ASSIGNED TASK 1
In the leader election notes, which protocol does Zookeeper use to elect a leader?
ASSIGNED TASK 2
Carry on the leader election notes from their last line, in the same style.

EXTRACT PROVIDED
Leader for Primary

Some notes on leadership election.

In a distributed system, coordinating which process is the primary (or leader) for a given partition (as opposed to a follower) is a classic leader election problem. The best approach depends on your system's requirements (latency, consistency, fault-tolerance, etc.), but here are the most widely used and proven methods:

Use a Consensus Algorithm (e.g., Raft, Paxos, Zab)

Best for: systems requiring strong consistency, such as distributed databases or state machines.

  • Raft is the most popular due to understandability and solid libraries.
  • These protocols elect a leader among a group of replicas managing the same partition.
  • The leader is responsible for processing writes and replicating to followers.
  • Handles failover and leader re-election cleanly.

Examples:

  • Etcd (used by Kubernetes) and Consul use Raft.
  • Zookeeper uses Zab, which is similar to Paxos.

External Coordination Service (e.g., Zookeeper, Etcd, Consul)

Best for: systems that need distributed coordination but don't want to implement consensus themselves.

  • You register ephemeral nodes for candidates.
  • Whoever gets the “lock” or lowest sequence node becomes the leader.
  • Others watch for changes and take over when the leader fails.

Example flow (Zookeeper):

  1. Each node creates an ephemeral sequential znode (e.g., /election/node_).
  2. Node with the lowest number becomes leader.
  3. Others watch the node one ahead of them to detect failure.

Leasing via Distributed Lock (e.g., Dynamo-style)

Best for: systems where eventual consistency is acceptable, and simplicity is valued.

  • A node acquires a lock or lease (via e.g., DynamoDB, Etcd TTL keys).
  • The lease must be periodically renewed.
  • If the lease expires or isn't renewed in time, another node can take over.

Risk: Clock skew and lease expiry can cause split-brain if not carefully handled.

Quorum-based Shard Mapping

Best for: partitioned data systems like Kafka or Cassandra.

  • The system maintains metadata mapping partitions to primary replicas.
  • A controller node (itself elected via Raft/Zookeeper) manages this mapping.
  • Followers consult the controller to find the current leader.

Kafka example:

  • Uses Zookeeper to elect a controller.
  • Controller assigns leaders to partitions.

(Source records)
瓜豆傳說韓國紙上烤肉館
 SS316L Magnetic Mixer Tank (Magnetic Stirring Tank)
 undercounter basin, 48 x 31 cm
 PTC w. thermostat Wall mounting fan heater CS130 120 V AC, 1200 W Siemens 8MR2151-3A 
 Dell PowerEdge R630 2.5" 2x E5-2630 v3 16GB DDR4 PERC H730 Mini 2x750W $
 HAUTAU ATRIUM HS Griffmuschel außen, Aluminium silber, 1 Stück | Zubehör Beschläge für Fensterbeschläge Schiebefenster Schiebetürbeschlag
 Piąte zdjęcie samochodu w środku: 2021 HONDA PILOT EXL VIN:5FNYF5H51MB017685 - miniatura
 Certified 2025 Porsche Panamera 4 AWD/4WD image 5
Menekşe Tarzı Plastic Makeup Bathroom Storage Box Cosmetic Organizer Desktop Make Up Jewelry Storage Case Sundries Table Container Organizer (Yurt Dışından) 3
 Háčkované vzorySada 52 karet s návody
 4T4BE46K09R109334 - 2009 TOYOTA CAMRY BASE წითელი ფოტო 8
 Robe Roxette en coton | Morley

EXPECTED ANSWER 1
Zookeeper uses Zab, which is similar to Paxos.

EXPECTED ANSWER 2
Summary

MethodProsCons
Raft/Paxos/ZabStrong consistency, safe failoverComplex, performance overhead
Zookeeper/Etcd electionEasier to implement, battle-testedExternal dependency, needs care w/ TTLs
Lease-based electionSimple, scalableRisk of split-brain, clock sync needed
Centralized controllerEfficient, widely usedSingle point of failure unless replicated

Low Latency Considerations

If lowest latency is your top priority — particularly for failover detection and primary election reassignment — then you want to avoid heavyweight consensus protocols like Raft or Paxos in the hot path. Instead, favor lightweight, local, fast-to-resolve mechanisms, even if that comes at the cost of consistency guarantees or requires accepting some complexity in failure handling.

Here are the lowest-latency approaches, in order of increasing complexity:

Static Assignment with Gossip-Based Failure Detection

  • Latency: Sub-millisecond reassignment (depending on tuning).
  • Each node knows ahead of time which partitions it's a candidate for.
  • Leadership can be determined locally or via a simple tie-breaking rule (e.g., lowest IP, highest score).
  • Failure detection is done via gossip (e.g., SWIM), which is fast and decentralized.
  • Upon detection of a failure, neighbors promote the next replica.

Trade-off: May lead to brief periods of split-brain if failure detection is inaccurate or delayed.

Leases via Shared Store (e.g., Redis, Etcd, DynamoDB TTL keys)

  • Latency: ~10–100ms to acquire/reacquire leadership depending on store latency and lease duration.
  • Nodes race to acquire a lease (e.g., via SET key val NX PX) with a short TTL.
  • Only the holder of the valid lease is the primary.
  • Others retry periodically with backoff.

Tuning tip: Set short TTLs (e.g., 50–200ms) and frequent renewal intervals (e.g., every 25ms).

Trade-off: Requires clock coordination or aggressive timeouts to prevent overlap.

In-memory Coordinator with Fallback

  • Latency: sub-millisecond if centralized and in-process.
  • One process per region or rack is elected as the local coordinator (e.g., using a bootstrapped consensus or config).
  • It manages partition leadership within its scope purely in-memory.
  • If the coordinator dies, nodes fall back to a backup strategy (like leases or static order).

Trade-off: Needs reliable detection of local coordinator failure; otherwise may delay recovery.

Deterministic Leader Election (No Coordination)

  • Latency: near-zero (pure function call).
  • Leadership is determined by a deterministic function:
function electLeader(replicas, partitionId) { return hash(partitionId + epoch) % replicas.length; }
  • Used in systems that prioritize availability over consistency.
  • Epoch must change on failure to trigger re-election.

Trade-off: Hard to handle failure or state loss without a source of epoch advancement.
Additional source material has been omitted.